By Cam LindsayFew artists have the right to moan about struggling to finish an album the way Jason Pierce does. In 2008, he released Songs in A&E, an album completed while he was recovering from a life-threatening bout of Periorbital cellulitis with bilateral pneumonia. If that wasn't enough, he was diagnosed with degenerative liver disease during the making of Spiritualized's seventh studio album, Sweet Heart Sweet Light (originally titled Huh?), for which he had to undergo chemotherapy and take experimental drugs. However, instead of channelling all of the frustration he must have felt, Spaceman chose to look on the brighter side and make the most inspiring music of his life. In many ways, Sweet Heart is the most complete Spiritualized album yet. You could say for his latest masterpiece, Pierce had to take life-saving drugs to make music to take drugs to.
Sweet Heart Sweet Light is you embracing the pop song. Is that something you've avoided in the past? Yes, like properly tried to avoid it; it's the bit of Spiritualized I'm the least comfortable with. I like the abstraction and the distortion. I like the stuff that veers left field, but the sort of straight ahead pop stuff is where I feel awkward. I figured this time I would embrace that and go for it, and I wouldn't hide behind anything. Only because I haven't done that before, it seemed like the least comfortable way to go and I figured it would leave me exposed. You can hide behind distortion and the abstract sound, and this way it would be, like, an Emperor's New Clothes kind of thing. With pop music, I just felt I couldn't do that; I've never made a record like this before. And even though Spiritualized probably aren't as left field, as I see it, I always think of it as less pure and quite abstract. I mean, if you listen to it on record, it's probably not as abstract as I always think it is. And this time, I thought, "I'm going do it" and that was the starting point. But I don't think I've made one; I don't know if I've made a pop record.

▶ [Extracted data]:

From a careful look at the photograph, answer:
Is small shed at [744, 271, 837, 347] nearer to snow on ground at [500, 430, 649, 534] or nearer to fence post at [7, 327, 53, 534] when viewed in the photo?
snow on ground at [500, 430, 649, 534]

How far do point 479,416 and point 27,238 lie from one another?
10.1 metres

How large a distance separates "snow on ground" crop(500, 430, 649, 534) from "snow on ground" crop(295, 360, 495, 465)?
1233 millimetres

---

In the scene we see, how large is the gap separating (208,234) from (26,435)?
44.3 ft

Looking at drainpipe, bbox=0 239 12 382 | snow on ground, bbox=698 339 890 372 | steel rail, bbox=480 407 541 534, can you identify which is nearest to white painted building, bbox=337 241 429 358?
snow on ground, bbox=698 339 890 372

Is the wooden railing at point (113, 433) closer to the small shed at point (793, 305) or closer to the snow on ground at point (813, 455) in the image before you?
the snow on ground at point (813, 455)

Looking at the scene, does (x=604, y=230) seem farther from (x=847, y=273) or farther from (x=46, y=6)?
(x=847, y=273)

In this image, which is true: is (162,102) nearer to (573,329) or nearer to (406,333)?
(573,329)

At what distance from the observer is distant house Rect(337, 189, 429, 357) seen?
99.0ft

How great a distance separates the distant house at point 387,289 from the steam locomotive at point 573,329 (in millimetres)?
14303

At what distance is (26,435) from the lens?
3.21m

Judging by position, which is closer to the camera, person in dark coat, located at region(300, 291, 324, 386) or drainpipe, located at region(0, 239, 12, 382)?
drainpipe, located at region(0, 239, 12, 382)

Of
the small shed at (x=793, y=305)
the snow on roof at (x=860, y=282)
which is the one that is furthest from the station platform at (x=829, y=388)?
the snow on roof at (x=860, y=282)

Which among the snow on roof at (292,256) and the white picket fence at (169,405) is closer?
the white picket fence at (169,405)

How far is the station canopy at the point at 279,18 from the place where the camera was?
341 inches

▶ [Task directions]: Continue the interview with Jason Pierce about Sweet Heart Sweet Light from the point where it stops.

▶ [Answer box]:
You've said in the past that you sing into a Dictaphone, put the music to piano and then have someone else arrange the strings. Has that changed? You mean, have I learned to write music [laughs]? No, I'm still doing the same thing. I realized making this record that I like to invert the chord – take the bottom note and put it higher up. I just keep doing that. When you invert a chord in gospel music, it's the thing that makes it seem like it's getting higher. Whatever we put down, I find other stuff to put in as well.
Music making is often a long process for you. Was this one any longer considering what you were going through? Yes, it seemed like it was going to take forever. And another reason why I decided to try and make a pop record was that I thought it might be a little easier. But as anyone who's tried to write pop songs knows, that's not going happen. I was a little bit naive there thinking it would be easier. Somewhere in the back of my head I was thinking about all of those great records that have never been finished, like Brian Wilson's lost record. And in an odd way, that made me want to finish it because I figured it was a lot easier to make an unfinished record than it was to finish a record. That kind of kept me going, I guess.
Your liver disease was relatively unknown until just a couple weeks ago, despite your treatment happening a while back. Were you hesitant to reveal that to the public? I guess it didn't come up – nobody really asked. Also, I didn't want to say anything unless… I now know that I'm cured and I didn't want to say anything without knowing. I didn't tell anyone while I was being treated because I didn't want people asking after my condition all the time or treat me differently because of that.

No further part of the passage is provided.